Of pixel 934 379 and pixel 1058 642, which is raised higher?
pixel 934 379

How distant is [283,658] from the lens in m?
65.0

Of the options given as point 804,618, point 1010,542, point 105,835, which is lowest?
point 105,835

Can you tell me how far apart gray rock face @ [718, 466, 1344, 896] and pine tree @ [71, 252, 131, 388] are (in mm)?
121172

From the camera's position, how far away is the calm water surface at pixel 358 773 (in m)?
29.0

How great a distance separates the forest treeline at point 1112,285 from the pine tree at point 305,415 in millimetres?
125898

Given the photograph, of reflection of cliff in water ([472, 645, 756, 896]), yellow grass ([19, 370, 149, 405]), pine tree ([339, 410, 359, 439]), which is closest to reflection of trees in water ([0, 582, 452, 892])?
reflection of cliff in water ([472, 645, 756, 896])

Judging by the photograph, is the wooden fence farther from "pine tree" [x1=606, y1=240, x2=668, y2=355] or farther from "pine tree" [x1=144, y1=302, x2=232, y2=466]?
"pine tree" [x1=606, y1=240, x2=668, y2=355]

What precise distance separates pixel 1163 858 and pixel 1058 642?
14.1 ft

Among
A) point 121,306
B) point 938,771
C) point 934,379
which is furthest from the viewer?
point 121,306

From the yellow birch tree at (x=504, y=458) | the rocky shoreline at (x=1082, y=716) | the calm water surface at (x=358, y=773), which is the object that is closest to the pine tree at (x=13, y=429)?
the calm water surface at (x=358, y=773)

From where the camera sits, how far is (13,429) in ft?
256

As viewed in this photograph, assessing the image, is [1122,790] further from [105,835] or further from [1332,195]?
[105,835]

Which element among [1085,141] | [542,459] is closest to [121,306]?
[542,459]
==============================
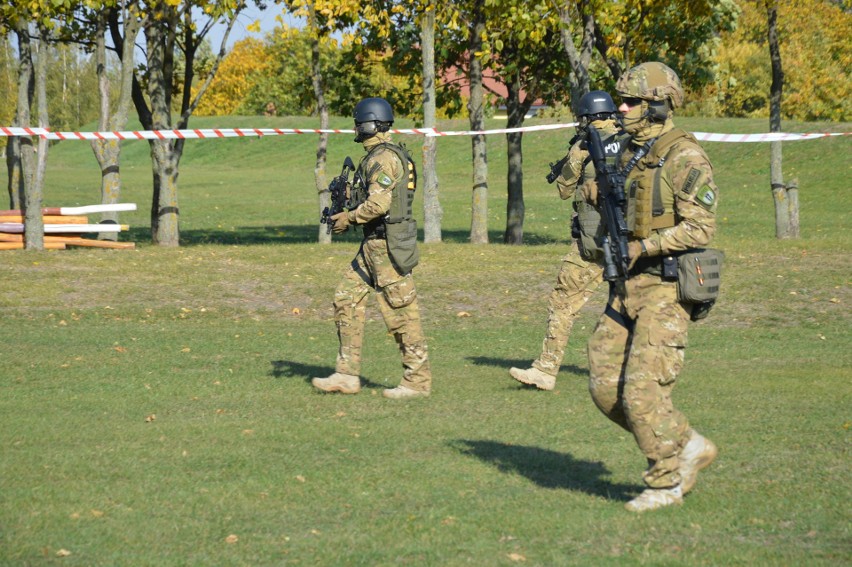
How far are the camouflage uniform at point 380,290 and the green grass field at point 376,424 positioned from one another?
==============================
Welche Zeilen oben enthalten das Wort „water“? Finde sie und schreib jede vollständig ab, wobei Groß- und Kleinschreibung zählt.

From the camera's position, how far away is the calm water surface at pixel 358 773 (in m)?
Given the photograph, of reflection of cliff in water ([472, 645, 756, 896]), yellow grass ([19, 370, 149, 405]), pine tree ([339, 410, 359, 439]), which is closest to reflection of trees in water ([0, 582, 452, 892])?
reflection of cliff in water ([472, 645, 756, 896])
From the yellow birch tree at (x=504, y=458) | the rocky shoreline at (x=1082, y=716) | the calm water surface at (x=358, y=773), which is the object that is closest to the pine tree at (x=13, y=429)?
the calm water surface at (x=358, y=773)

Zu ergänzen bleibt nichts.